**YOUR OBJECTIVE**: Everything from the line holding "and striped shirt" through the last line below must be repeated exactly, and nothing else.

[START]

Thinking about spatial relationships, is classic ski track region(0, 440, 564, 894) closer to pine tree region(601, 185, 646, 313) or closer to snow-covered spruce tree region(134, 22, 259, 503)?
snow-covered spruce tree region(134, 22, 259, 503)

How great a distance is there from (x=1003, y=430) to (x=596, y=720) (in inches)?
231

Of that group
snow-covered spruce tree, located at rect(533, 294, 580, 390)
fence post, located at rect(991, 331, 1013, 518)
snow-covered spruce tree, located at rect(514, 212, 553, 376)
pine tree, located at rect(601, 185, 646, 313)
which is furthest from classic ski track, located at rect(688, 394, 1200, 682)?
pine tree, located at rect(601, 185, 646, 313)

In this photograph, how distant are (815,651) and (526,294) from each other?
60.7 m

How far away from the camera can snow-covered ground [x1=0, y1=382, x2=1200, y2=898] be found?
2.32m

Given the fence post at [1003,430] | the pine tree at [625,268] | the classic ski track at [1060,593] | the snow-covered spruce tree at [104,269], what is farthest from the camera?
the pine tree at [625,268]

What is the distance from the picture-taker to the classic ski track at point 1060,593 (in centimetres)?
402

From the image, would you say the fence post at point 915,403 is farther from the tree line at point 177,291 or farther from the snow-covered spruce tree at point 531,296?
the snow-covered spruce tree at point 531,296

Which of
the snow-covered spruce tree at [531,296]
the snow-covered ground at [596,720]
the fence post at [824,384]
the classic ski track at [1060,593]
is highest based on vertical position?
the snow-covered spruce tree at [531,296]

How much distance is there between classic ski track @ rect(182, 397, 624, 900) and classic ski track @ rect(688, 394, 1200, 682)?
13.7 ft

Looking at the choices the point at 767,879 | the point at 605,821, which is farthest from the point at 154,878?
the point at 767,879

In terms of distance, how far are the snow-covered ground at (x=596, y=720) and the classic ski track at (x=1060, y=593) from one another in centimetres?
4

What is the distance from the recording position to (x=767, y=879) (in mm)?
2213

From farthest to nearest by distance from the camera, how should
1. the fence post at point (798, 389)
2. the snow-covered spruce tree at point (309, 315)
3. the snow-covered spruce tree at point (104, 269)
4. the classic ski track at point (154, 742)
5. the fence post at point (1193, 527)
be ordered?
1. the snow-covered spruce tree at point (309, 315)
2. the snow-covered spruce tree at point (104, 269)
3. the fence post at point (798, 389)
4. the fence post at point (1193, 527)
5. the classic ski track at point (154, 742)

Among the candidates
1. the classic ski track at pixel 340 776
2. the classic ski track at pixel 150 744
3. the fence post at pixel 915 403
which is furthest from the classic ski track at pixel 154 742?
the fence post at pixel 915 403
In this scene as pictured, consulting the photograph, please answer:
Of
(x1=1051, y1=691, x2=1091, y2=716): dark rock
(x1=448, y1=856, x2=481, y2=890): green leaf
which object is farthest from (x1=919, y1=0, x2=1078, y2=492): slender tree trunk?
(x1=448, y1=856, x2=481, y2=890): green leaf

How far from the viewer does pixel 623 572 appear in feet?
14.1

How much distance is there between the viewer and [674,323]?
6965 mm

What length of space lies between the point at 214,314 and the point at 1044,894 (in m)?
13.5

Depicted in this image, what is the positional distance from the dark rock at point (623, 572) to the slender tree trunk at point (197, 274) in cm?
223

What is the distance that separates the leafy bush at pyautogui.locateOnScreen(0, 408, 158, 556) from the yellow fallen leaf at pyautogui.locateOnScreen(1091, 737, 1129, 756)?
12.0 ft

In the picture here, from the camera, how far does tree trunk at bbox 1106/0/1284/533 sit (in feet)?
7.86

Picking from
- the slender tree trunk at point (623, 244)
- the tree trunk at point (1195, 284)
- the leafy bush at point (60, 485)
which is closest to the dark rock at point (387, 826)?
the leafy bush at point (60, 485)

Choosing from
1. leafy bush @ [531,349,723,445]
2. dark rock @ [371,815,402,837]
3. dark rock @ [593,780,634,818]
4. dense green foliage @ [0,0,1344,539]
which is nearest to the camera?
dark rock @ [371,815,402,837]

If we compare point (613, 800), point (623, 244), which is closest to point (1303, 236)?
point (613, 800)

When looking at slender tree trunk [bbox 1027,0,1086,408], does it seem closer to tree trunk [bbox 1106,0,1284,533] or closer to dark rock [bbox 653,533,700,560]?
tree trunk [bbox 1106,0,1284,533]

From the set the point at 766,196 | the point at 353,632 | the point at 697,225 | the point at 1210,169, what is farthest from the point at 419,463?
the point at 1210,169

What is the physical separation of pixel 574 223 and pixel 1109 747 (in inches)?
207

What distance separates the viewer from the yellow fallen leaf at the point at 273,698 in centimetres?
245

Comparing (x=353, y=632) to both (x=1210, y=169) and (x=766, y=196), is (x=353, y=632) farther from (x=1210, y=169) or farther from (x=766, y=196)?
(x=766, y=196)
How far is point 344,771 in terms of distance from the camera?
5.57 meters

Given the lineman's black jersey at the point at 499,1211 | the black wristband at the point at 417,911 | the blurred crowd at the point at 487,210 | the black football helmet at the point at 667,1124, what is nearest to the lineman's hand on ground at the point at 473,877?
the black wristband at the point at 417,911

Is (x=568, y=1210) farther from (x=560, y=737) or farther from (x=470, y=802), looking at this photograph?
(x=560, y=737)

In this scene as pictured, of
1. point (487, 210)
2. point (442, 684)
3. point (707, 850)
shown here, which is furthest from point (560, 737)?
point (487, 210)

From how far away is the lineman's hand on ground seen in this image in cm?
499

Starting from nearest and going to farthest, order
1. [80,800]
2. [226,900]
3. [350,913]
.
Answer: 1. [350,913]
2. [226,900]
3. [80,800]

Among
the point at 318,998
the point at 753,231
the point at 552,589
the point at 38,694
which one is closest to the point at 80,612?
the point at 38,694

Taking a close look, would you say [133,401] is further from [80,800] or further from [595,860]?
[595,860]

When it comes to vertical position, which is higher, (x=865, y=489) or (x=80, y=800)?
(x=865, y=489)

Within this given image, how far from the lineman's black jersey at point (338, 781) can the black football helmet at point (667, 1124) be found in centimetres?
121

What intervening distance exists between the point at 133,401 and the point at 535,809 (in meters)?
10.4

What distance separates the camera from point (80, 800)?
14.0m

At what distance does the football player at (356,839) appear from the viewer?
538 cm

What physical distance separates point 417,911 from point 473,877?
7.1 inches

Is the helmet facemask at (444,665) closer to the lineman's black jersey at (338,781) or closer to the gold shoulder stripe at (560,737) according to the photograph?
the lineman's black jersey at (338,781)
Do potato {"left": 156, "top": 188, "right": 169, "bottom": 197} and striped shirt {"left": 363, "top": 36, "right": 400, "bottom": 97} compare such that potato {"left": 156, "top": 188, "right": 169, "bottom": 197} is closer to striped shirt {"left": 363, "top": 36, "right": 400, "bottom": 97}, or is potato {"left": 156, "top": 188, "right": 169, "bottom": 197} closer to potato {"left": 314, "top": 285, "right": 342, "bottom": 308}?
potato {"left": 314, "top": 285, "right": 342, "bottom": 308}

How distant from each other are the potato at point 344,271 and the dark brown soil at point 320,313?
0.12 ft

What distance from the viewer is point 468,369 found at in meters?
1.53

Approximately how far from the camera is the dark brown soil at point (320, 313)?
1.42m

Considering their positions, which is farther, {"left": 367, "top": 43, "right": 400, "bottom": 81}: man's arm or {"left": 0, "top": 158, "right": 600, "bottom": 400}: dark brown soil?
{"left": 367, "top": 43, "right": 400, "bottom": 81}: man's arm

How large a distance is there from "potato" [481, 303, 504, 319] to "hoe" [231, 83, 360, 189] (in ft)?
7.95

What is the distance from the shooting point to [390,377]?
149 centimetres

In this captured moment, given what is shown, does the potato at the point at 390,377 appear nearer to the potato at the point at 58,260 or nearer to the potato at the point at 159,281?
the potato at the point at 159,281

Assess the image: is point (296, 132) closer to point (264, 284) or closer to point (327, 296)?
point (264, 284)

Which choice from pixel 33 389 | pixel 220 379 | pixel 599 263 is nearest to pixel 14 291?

[END]

**EXERCISE RESULT**:
Do potato {"left": 156, "top": 188, "right": 169, "bottom": 197} and striped shirt {"left": 363, "top": 36, "right": 400, "bottom": 97} compare such that potato {"left": 156, "top": 188, "right": 169, "bottom": 197} is closer to striped shirt {"left": 363, "top": 36, "right": 400, "bottom": 97}, or is potato {"left": 156, "top": 188, "right": 169, "bottom": 197} closer to potato {"left": 314, "top": 285, "right": 342, "bottom": 308}?
potato {"left": 314, "top": 285, "right": 342, "bottom": 308}

How distant from each other are the potato at point 344,271 and the dark brown soil at point 320,313?
0.12 ft

What distance from the viewer is point 468,369 found at in meters?
1.53

Approximately how far from the camera is the dark brown soil at point (320, 313)?
1.42m

Considering their positions, which is farther, {"left": 367, "top": 43, "right": 400, "bottom": 81}: man's arm or {"left": 0, "top": 158, "right": 600, "bottom": 400}: dark brown soil?
{"left": 367, "top": 43, "right": 400, "bottom": 81}: man's arm

How large a distance is there from "potato" [481, 303, 504, 319] to "hoe" [231, 83, 360, 189] (in ft)?
7.95

What is the distance from the shooting point to [390,377]?
149 centimetres

In this captured moment, given what is shown, does the potato at the point at 390,377 appear nearer to the potato at the point at 58,260 or nearer to the potato at the point at 159,281?
the potato at the point at 159,281

Assess the image: is point (296, 132) closer to point (264, 284) or closer to point (327, 296)?
point (264, 284)

Which choice from pixel 33 389 | pixel 220 379 | pixel 599 263 is nearest to pixel 14 291?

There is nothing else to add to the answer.